To do:
**A)** Decide whether each statement below agrees with the forum post on ROOT multithreading. Answer yes or no for each, and quote the deciding words of the post exactly.
(i) Each of the two input files is 3 Gb large.
(ii) Assigning more cores to the multithreading shortened the processing time.
(iii) The parallel version of the code uses TTaskGroup and follows a tutorial.
**B)** Report every line of the entries that contains the string "sleeve". Case counts.

Excerpt to read:
-*-

Hello,
I’m currently trying to figure out how I can take advantage of the multithreading offered in Root 6 for my existing analysis codes. As a first exercise, I wanted to write a short macro which reads two root trees from separate files and simply goes through the entries using GetEntry(). (I’m aware of the fact, that there are better, more modern options to loop through root trees, however, the logic of my existing analysis codes rely heavily on the GetEntry() entry procedure.) The files “Test1.root” and “Test2.root” are 3 Gb large. Both contain a single tree with six branches, containing typical event by event measurement data.
In the first version of the code, the analysis is done sequentially, processing one tree at a time.
void singlecore2(){
Long64_t TimeStamp;
Long64_t n1, n2;
TStopwatch watch;
watch.Start();
TFile *f1 = new TFile("Test1.root", "read");
TTree *Traw1 = (TTree*)f1->Get("RawData/Tglobal");
Traw1->SetBranchAddress("TimeStampGlobal",&TimeStamp);
TFile *f2 = new TFile("Test2.root", "read");
TTree *Traw2 = (TTree*)f2->Get("RawData/Tglobal");
Traw2->SetBranchAddress("TimeStampGlobal",&TimeStamp);
n1 = Traw1->GetEntries();
n2 = Traw2->GetEntries();
for(Long64_t j=0; j<n1; j++){
Traw1->GetEntry(j);
}
printf("File 1 - done\n");
for(Long64_t j=0; j<n2; j++){
Traw2->GetEntry(j);
}
printf("File 2 - done\n");
f1->Close();
f2->Close();
cout << "(Processing time: " << watch.RealTime() << ")" <<endl;
}
In the second version of the code, I wanted to do the same thing, by analyzing the two trees in parallel on two different CPU cores using multithreading. For this, I used TTaskGroup following the tutorial mt301_TTaskGroupSimple.C.
void multicore2(){
TStopwatch watch;
watch.Start();
ROOT::EnableImplicitMT(2);
ROOT::Experimental::TTaskGroup tg;
tg.Run([]() {
Long64_t TimeStamp1;
Long64_t n1;
TFile *f1 = new TFile("Test1.root", "read");
TTree *Traw1 = (TTree*)f1->Get("RawData/Tglobal");
Traw1->SetBranchAddress("TimeStampGlobal",&TimeStamp1);
n1 = Traw1->GetEntries();
for(Long64_t j=0; j<n1; j++){
Traw1->GetEntry(j);
}
f1->Close();
cout << TimeStamp1 << endl;
printf("File 1 - done\n");
}
);
tg.Run([]() {
Long64_t TimeStamp2;
Long64_t n2;
TFile *f2 = new TFile("Test2.root", "read");
TTree *Traw2 = (TTree*)f2->Get("RawData/Tglobal");
Traw2->SetBranchAddress("TimeStampGlobal",&TimeStamp2);
n2 = Traw2->GetEntries();
for(Long64_t j=0; j<n2; j++){
Traw2->GetEntry(j);
}
f2->Close();
cout << TimeStamp2 << endl;
printf("File 2 - done\n");
}
);
tg.Wait();
ROOT::DisableImplicitMT();
cout << "(Processing time: " << watch.RealTime() << ")" <<endl;
}
Unfortunately, I’m getting considerably worse performance with multithreading enabled than in sequential mode. Moreover, the processing time seems to be longer if I assign more cores to the multithreading:
Multithreading disabled: 68 s
EnableImplicitMT(2): 247s
EnableImplicitMT(4): 429s
While the code is running, one can observe in the task manager that the activity of the set number of cores indeed goes to 100%.
Any hint or suggestion would be highly appreciated.
ROOT Version: 6.34.02
Platform: Windows 11
Compiler: Visual Studio 17.12.2

-*-

Data for the task:
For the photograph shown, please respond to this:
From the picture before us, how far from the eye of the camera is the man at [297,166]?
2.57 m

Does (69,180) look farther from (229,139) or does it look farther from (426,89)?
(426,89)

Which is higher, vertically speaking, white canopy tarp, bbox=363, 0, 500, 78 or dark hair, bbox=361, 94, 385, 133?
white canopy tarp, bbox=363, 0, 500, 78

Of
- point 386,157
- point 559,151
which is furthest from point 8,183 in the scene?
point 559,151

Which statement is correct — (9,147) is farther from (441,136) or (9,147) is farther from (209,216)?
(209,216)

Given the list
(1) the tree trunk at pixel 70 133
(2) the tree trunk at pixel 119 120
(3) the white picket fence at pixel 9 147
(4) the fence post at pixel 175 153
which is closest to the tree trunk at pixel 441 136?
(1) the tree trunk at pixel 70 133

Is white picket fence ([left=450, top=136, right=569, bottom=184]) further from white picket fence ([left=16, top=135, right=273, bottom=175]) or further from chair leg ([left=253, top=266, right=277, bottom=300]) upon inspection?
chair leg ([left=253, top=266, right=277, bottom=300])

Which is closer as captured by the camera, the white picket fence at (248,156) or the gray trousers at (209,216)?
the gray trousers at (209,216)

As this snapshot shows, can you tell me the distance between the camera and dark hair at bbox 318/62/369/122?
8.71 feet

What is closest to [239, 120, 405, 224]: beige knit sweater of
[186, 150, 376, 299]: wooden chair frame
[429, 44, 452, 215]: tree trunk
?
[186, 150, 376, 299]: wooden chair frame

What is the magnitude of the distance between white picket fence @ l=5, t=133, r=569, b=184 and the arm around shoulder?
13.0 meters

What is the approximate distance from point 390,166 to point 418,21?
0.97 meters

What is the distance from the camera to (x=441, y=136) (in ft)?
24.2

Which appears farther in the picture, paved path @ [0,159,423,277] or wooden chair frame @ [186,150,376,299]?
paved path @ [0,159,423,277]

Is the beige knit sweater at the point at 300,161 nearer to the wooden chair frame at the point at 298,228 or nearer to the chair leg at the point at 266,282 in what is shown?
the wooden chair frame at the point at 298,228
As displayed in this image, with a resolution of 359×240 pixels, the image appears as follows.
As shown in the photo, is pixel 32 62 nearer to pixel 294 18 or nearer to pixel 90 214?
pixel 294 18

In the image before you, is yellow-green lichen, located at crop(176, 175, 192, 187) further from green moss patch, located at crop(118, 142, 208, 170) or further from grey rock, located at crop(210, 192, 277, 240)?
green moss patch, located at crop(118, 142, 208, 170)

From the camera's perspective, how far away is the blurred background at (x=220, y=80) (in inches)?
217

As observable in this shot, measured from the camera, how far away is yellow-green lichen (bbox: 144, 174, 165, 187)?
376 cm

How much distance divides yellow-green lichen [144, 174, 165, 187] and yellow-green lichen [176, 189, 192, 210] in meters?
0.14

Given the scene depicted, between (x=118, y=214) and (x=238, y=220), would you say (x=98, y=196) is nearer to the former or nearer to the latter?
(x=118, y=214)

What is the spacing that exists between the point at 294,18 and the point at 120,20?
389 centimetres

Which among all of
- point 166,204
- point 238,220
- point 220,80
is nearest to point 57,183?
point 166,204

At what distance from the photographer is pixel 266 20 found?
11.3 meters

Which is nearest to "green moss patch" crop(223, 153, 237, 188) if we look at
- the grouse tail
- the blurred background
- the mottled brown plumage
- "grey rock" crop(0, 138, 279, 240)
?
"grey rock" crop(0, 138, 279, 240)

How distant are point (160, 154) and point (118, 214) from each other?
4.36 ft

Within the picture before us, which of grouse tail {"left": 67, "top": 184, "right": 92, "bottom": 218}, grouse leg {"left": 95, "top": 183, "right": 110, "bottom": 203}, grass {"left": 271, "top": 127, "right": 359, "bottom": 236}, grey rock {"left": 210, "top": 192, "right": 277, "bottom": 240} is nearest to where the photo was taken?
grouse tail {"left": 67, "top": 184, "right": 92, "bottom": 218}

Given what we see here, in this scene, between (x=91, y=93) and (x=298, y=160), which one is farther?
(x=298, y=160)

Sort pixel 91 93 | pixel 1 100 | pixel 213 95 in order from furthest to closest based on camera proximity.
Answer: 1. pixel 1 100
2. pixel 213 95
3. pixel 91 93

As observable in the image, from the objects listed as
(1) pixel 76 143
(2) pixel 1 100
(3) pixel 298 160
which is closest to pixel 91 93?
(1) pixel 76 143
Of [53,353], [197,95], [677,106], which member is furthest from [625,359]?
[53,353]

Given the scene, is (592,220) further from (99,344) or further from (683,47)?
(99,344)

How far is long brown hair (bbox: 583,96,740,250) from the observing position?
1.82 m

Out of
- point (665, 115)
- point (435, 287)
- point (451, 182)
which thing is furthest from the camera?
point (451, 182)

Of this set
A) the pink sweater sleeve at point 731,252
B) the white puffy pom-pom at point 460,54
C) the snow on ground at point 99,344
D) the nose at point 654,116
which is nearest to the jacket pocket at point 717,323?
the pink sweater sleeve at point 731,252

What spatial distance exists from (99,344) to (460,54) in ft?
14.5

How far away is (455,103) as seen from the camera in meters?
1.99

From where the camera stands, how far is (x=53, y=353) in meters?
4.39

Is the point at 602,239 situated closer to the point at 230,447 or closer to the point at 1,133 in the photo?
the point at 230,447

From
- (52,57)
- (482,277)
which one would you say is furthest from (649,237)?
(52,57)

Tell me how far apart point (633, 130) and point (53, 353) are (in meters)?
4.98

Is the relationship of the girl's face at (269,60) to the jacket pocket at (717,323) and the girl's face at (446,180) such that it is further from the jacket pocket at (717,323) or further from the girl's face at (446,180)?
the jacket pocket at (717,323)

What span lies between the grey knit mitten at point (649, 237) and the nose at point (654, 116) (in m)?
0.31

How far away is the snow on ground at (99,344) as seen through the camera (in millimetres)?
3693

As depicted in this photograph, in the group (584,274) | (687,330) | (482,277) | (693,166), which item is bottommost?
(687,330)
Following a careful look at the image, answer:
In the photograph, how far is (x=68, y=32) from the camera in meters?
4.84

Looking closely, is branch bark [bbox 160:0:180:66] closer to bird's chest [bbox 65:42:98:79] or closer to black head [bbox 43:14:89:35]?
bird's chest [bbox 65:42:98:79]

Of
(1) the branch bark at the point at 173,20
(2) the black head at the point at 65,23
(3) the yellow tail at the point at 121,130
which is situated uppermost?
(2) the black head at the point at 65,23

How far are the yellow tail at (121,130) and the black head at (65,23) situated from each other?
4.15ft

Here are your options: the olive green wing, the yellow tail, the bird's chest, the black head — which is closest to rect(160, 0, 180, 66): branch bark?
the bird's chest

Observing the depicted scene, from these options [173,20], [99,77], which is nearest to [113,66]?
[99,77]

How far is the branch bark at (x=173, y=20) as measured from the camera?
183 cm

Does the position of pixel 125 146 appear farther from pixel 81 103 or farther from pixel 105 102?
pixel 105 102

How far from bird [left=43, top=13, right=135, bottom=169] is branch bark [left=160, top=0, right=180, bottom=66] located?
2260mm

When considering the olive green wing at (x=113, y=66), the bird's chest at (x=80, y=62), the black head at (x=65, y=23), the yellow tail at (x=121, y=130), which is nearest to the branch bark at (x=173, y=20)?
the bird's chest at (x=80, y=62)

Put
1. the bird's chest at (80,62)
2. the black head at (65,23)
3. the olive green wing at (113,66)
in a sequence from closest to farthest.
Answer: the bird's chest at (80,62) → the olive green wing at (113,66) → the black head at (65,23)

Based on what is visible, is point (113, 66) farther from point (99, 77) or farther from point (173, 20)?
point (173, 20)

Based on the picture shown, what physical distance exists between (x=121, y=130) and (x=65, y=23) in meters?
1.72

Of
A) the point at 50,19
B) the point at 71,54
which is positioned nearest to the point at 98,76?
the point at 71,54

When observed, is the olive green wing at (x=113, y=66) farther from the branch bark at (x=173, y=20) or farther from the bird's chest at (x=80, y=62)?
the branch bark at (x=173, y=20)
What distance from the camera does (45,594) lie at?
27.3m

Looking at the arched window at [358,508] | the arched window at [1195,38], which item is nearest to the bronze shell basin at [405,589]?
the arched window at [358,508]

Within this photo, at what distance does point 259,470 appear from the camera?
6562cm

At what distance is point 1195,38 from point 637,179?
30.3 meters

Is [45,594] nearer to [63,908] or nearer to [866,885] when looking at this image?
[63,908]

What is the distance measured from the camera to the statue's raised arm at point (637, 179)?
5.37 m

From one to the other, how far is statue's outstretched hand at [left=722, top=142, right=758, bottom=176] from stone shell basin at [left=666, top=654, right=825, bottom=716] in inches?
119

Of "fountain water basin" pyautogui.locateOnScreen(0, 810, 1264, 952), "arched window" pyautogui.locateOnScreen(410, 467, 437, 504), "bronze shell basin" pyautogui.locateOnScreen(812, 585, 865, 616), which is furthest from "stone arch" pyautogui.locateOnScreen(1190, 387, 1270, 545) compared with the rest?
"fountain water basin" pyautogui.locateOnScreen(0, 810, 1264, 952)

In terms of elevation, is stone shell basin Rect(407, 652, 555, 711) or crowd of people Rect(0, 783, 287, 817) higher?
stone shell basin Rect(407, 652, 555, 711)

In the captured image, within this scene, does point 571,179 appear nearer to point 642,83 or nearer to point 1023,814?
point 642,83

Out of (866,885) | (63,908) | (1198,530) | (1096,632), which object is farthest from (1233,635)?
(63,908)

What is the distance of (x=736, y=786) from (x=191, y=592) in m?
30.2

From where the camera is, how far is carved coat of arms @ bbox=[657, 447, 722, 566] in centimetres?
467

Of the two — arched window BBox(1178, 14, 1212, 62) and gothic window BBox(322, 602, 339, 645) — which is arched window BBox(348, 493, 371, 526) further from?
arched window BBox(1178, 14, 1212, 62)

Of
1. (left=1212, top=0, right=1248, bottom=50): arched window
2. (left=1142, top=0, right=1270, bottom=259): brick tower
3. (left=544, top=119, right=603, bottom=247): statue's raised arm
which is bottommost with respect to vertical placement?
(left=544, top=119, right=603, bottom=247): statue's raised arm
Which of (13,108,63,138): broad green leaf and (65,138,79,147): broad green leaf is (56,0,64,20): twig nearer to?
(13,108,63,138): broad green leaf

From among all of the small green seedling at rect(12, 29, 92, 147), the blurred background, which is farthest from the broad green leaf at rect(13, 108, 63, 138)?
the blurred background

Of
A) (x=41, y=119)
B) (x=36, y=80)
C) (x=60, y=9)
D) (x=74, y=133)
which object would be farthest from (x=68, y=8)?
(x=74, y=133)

-*-

Answers to each task:
**A)**
(i) Yes: "are 3 Gb large"
(ii) No: "the processing time seems to be longer if I assign more cores to the multithreading"
(iii) Yes: "I used TTaskGroup following the tutorial mt301_TTaskGroupSimple.C."

**B)**
A) the pink sweater sleeve at point 731,252
the pink sweater sleeve at point 731,252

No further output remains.